_About this task_:
Begin with the line that contains "phylum: Chordata" and transcribe each line after it, up to and including the last line of the listing below.
───── Source material ─────
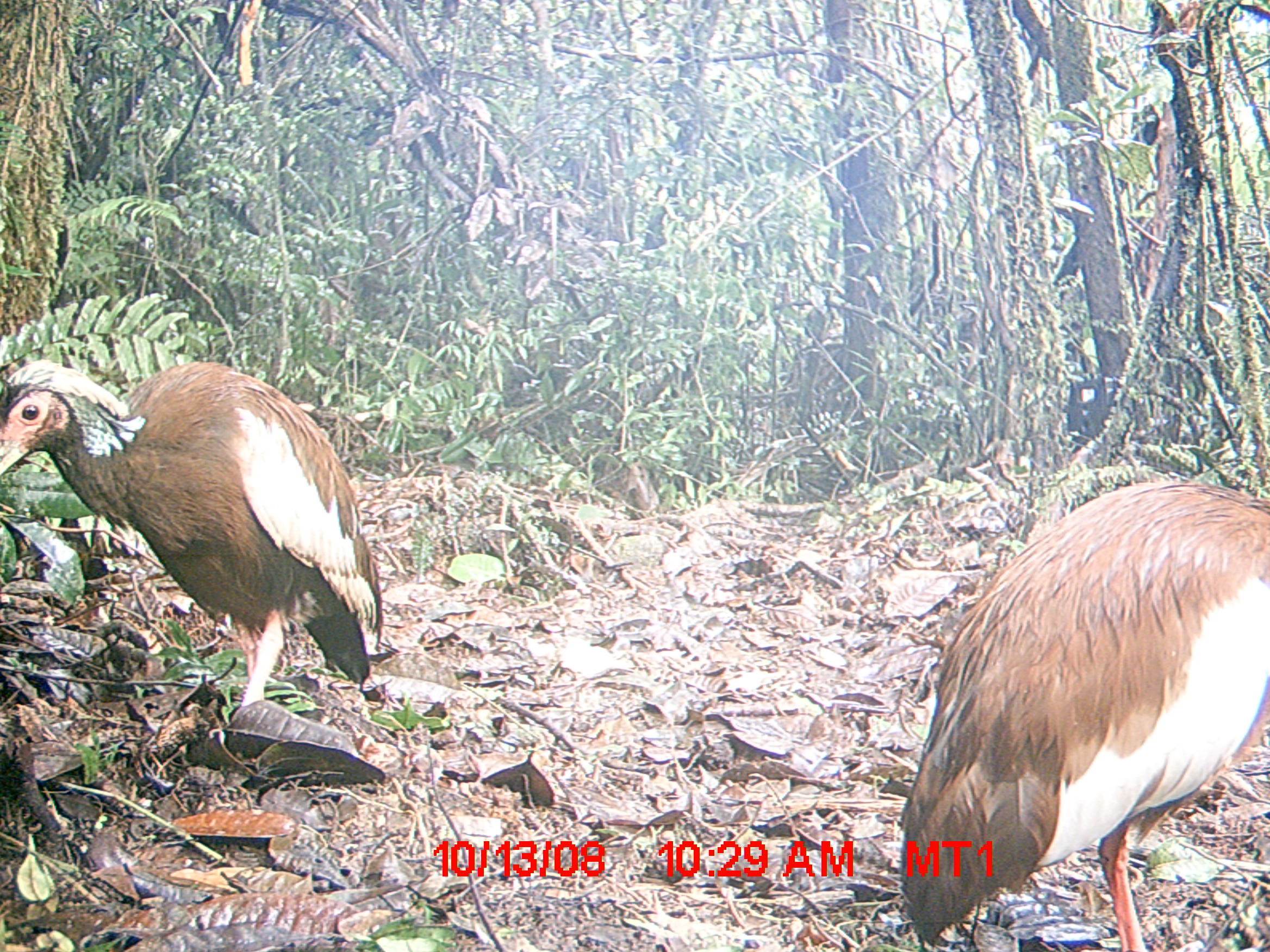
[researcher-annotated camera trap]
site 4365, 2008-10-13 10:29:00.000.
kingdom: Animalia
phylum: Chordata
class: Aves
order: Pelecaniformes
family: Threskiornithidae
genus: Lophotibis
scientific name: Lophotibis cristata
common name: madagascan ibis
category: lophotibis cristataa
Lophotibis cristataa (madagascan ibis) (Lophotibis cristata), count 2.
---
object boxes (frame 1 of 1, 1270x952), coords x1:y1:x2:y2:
─────
_Response area_:
phylum: Chordata
class: Aves
order: Pelecaniformes
family: Threskiornithidae
genus: Lophotibis
scientific name: Lophotibis cristata
common name: madagascan ibis
category: lophotibis cristataa
Lophotibis cristataa (madagascan ibis) (Lophotibis cristata), count 2.
---
object boxes (frame 1 of 1, 1270x952), coords x1:y1:x2:y2:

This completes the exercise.